Adding tests to the data

A new package datapackage.yaml file will contain a custom.tests lists, which refer to pytest files in the tests/ directory. If a file is absent, this does not throw an error. If a file does exist, it will run the tests as part of validation.

You can put all tests in one file, or split over multiple files by adding to the list. This can be used to make different datapackages use different tests.

script/test will run all tests anyway.

Versioning and publishing

Publishing data and data updates has two steps. Data is 'versioned' and then 'published'.

Versioning

The dataset tool stores and releases different versions to allow data to be updated while not breaking external references to data.

This follows the semver standard where there is a major, minor, and patch component.

e.g. Version 1.1.2 - Major(1), Minor(1.1), Patch(1.1.2).

In the public display, the current latest version for a major (1) or minor (1.1) or just the latest overall ('latest') can be referenced. These can be used to set some safety in how a file is referenced by another script. For instance, locking to the current major version should isolate a downstream script from backwards incompatible changes to the schema until the reference can be tested and updated.

Generally, the rules for when you should update follow the frictionless guide, with some small modifications.

MAJOR version when you make incompatible changes, e.g.

  • Change the data package, resource or field name or identifier
  • Remove or re-order fields
  • Add a new field not at the end of a table (changing existing order).
  • Change a field type or format
  • Change the licence.

MINOR version when you add data or change metadata in a backwards-compatible manner, e.g.

  • Add a new data resource to a data package
  • Add a new field to the end of a table.
  • Add new rows to an existing data resource

PATCH version when you make backwards-compatible fixes, e.g.

  • Correct errors in existing data (hash of table changes, but not column names or row information)
  • Change descriptive metadata properties

This follows the general pattern that before the first major release nothing is stable, and all major changes before v1 can be designated as minor changes.

This can be updated using a similar syntax to the poetry version tool.

dataset version minor -m "Added a new column" - will bump to the next minor version with the associated comment.

The dataset tool can also automatically detect changes and suggest the appropriate bump.

dataset version auto --dry-run - will examine the difference between the current and previous version and determine an appropriate bump rule and message. Omit --dry-run to update for real.
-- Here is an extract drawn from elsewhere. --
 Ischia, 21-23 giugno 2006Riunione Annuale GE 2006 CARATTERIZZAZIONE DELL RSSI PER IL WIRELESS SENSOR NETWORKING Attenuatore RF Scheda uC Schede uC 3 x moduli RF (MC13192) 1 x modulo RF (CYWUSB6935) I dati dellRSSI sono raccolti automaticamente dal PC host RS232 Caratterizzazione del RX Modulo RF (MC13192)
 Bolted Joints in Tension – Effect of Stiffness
In general, you should not be doing much versioning yourself. Instead, you should modify either the build script or source data and let GitHub Actions do the work of versioning publishing the data. This avoids the problem of different version increments in different branches. If incrementing directly, you should be in the main branch. If dataset validate is happy, it will merge OK.

For automated processes, it can be useful to not allow it to increment a major version. dataset version auto --auto-ban major will cause an error to be raised if a major change is detected. If you actually intend to release a major version, this will then need to be done manually.
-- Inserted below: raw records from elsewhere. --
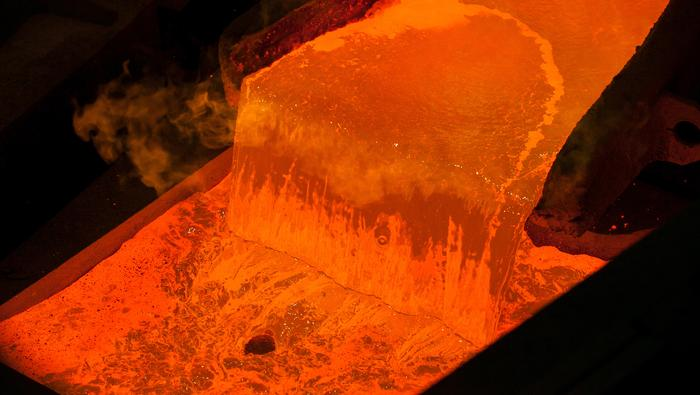 Precio del cobre se dispara y busca validar patrón alcista de triángulo ascendente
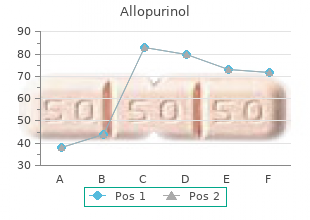 buy generic allopurinol 100mg on line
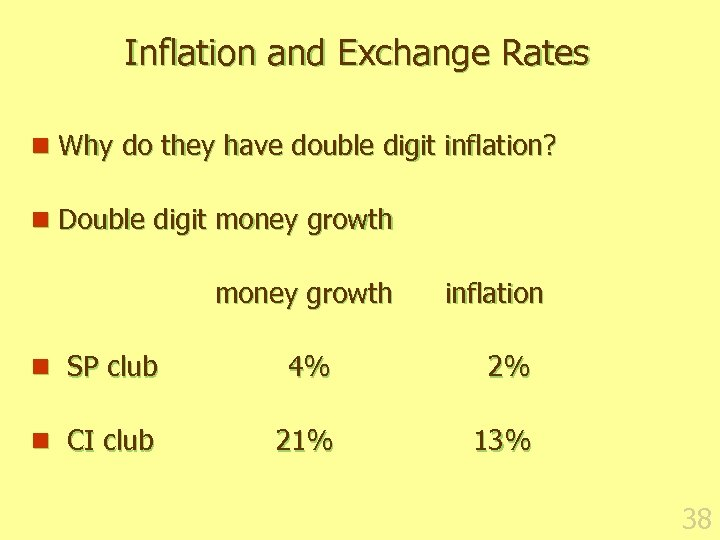 Inflation and Exchange Rates n Why do they have double digit inflation? n Double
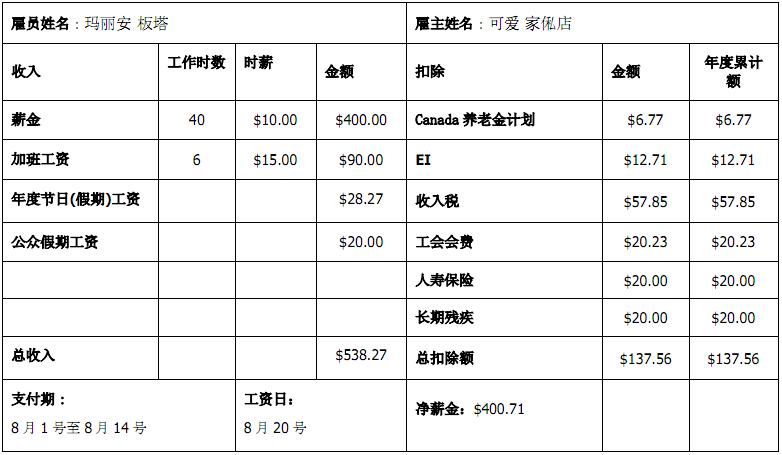工资单样本─您的工资单可能与此不同,但这些资料必须列明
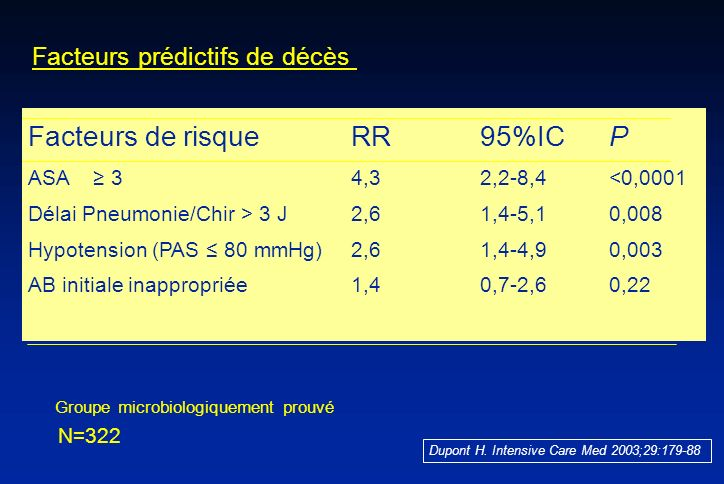 Facteurs de risque RR 95%IC P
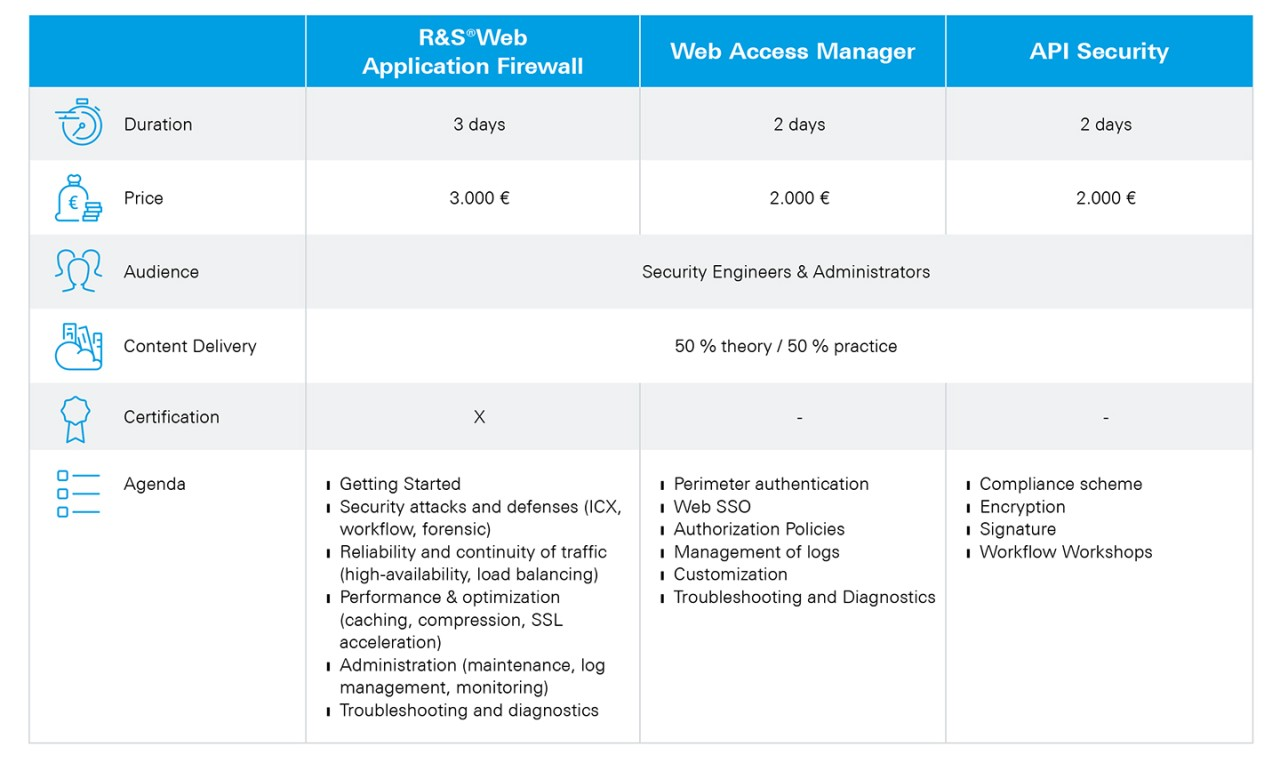 Rohde-und-Schwarz-Cybersecurity_Certification-Training_specifications.jpg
The pattern for automated testing is a pair of GitHub Actions:

  • On pushes on non-main branches, and pull requests, run the tests, and dataset version auto --dry-run --auto-ban major. This validates the updates cause no backwards incompatible changes.
  • On push to the main branch, an action does the same, but without the --dry-run and with --publish, and a step to commit back to the repo.
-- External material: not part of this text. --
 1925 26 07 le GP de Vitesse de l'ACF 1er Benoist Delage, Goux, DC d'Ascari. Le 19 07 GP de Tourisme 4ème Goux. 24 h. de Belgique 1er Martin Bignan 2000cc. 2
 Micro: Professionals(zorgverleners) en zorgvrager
Versions of these are stored in .github/workflow-templates.

Publish

The publishing process builds from the versioned datapackage and assembles the Jekyll help pages and composite files (excel, json, sqlite) for the overall datapackage.

This can be run with dataset publish, or a --publish flag can be added to dataset version (only run if a version update is successful).

To run a preview server, use script\server.

Again, this should be rarely run manually after initial setup. For dynamic datasets, a GitHub Action can be used to run from dataset build on a schedule, followed by version and build commands.

Extra notes

  • If you want resources to be in a specific order on the website or the Excel sheet, you can use the _sheet_order property in the resource YAML. This expects a number and the default is 999. Otherwise, files are ordered alphabetically.
  • For datapackages, custom.dataset_order serves the same purpose for the home page in datapackage.yaml.
  • If you add/remove columns from a table or change the value types, the validation will start to fail. dataset refresh will update with new column information, but preserve previous descriptions added (but no other manual changes).
  • Composite downloads (xlsx, json, sqlite) do not need to contain all resources. In datapackage.json you can either set datasets to explicitly include or exclude from the composite.
  • You can turn on auto-complete a bash shell for the dataset tool and running dataset autocomplete and running the resulting command. Check the click cli help for how to adapt it for other shell options.

How to use notebooks

In a new notebook, add the boilerplate:

from data_common.notebook import *

This will load common libraries like Pandas, Altair, and numpy, as well as the mySociety customisation of these. It will also set the current working directory to the root of the project.

Rendering

Render setings are defined in a top-level render.yaml. This indicates how notebooks should be grouped into a single document. Parameters, the title and the slug (used to define folder structure) can use jinja templating to define their values dynamically.

The order this works is:

  1. Variables are loaded from the context modules.
  2. These variables are used to populate the parameters. Parameters are populated in order, so once the first is defined, it can be used in future parameters.
  3. The title and slug can simiilarly use the defined parameters.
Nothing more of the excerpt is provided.